- WORK INSTRUCTIONS
- a) Copy the Summer Romance passage from "Summer Romance is" up to and including "in Hong Kong.".
- b) Using the Summer Romance passage, mark each statement yes or no and quote the words that decide it: (i) The album was first released in 1987. (ii) "Enough" won the Jade Solid Gold Award for Best Song in 1987. (iii) "A Chinese Ghost Story" is the main theme for a film starring Joey Wong.

- PASSAGE PROVIDED
Segment Open

Summer Romance is a Cantopop album by singer Leslie Cheung first released in 1987. It was an album that further boosted the pop star's huge popularity and celebrity power. It was awarded Best Selling Album in the Jade Solid Gold 1987 in Hong Kong.

Its popular songs include "Don't Wanna Play Anymore" (拒絕再玩),  "Sleepless Night" (無心睡眠) which won the Jade Solid Gold Award for Best Song in 1987, "Enduring Together" (共同渡過), "Enough" (夠了), and "A Chinese Ghost Story" (倩女幽魂) which is the main theme for the blockbuster film starring Leslie Cheung and Joey Wong.

Segment Closed

- THE DATA
Segment Open

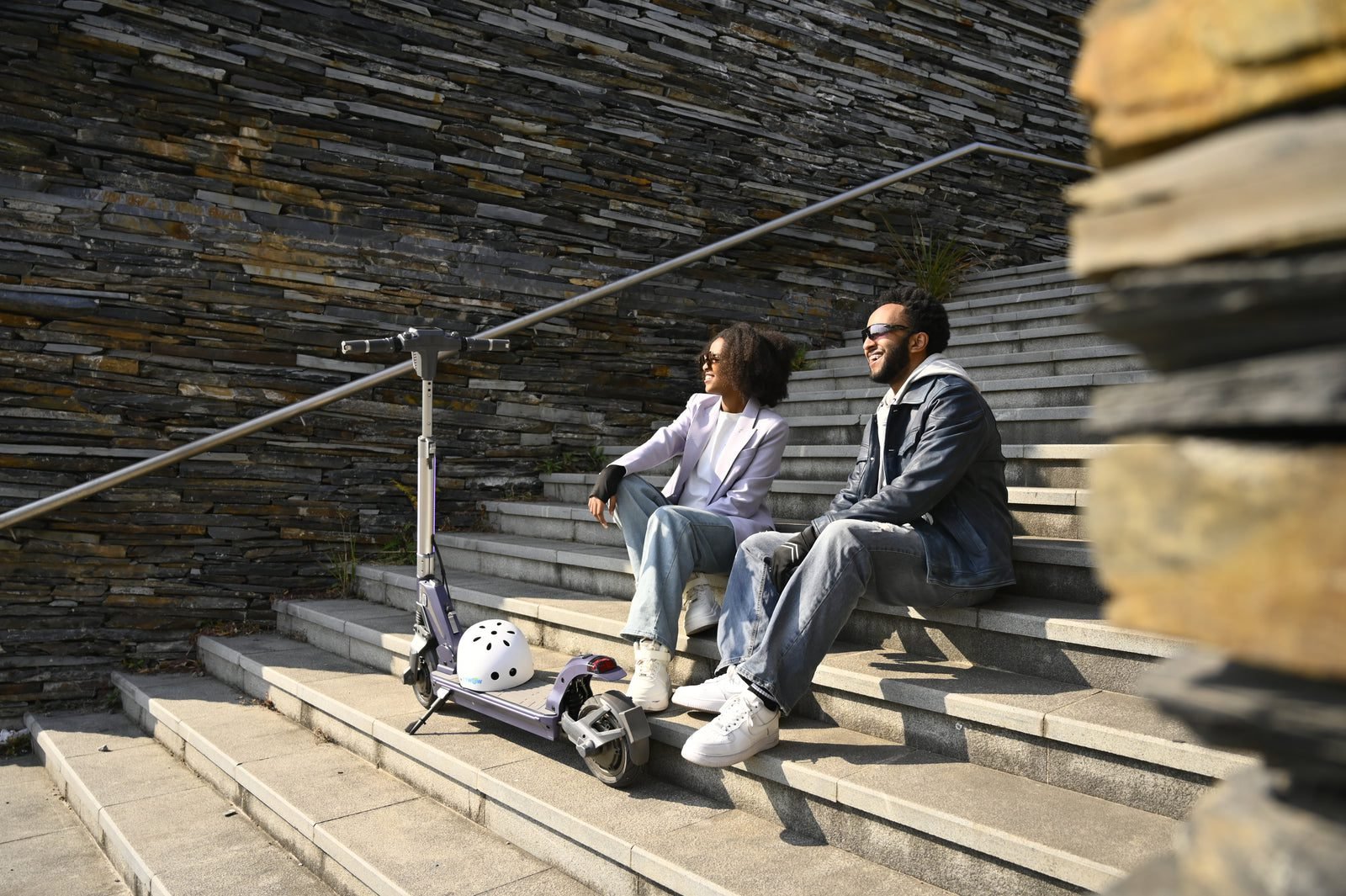 TankTorq TK3 electric scooter folded on steps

Segment Closed

- ANSWERS PROVIDED
- a)
Summer Romance is a Cantopop album by singer Leslie Cheung first released in 1987. It was an album that further boosted the pop star's huge popularity and celebrity power. It was awarded Best Selling Album in the Jade Solid Gold 1987 in Hong Kong.

- b)
(i) Yes: "first released in 1987."
(ii) No: ""Sleepless Night" (無心睡眠) which won the Jade Solid Gold Award for Best Song in 1987."
(iii) Yes: "which is the main theme for the blockbuster film starring Leslie Cheung and Joey Wong."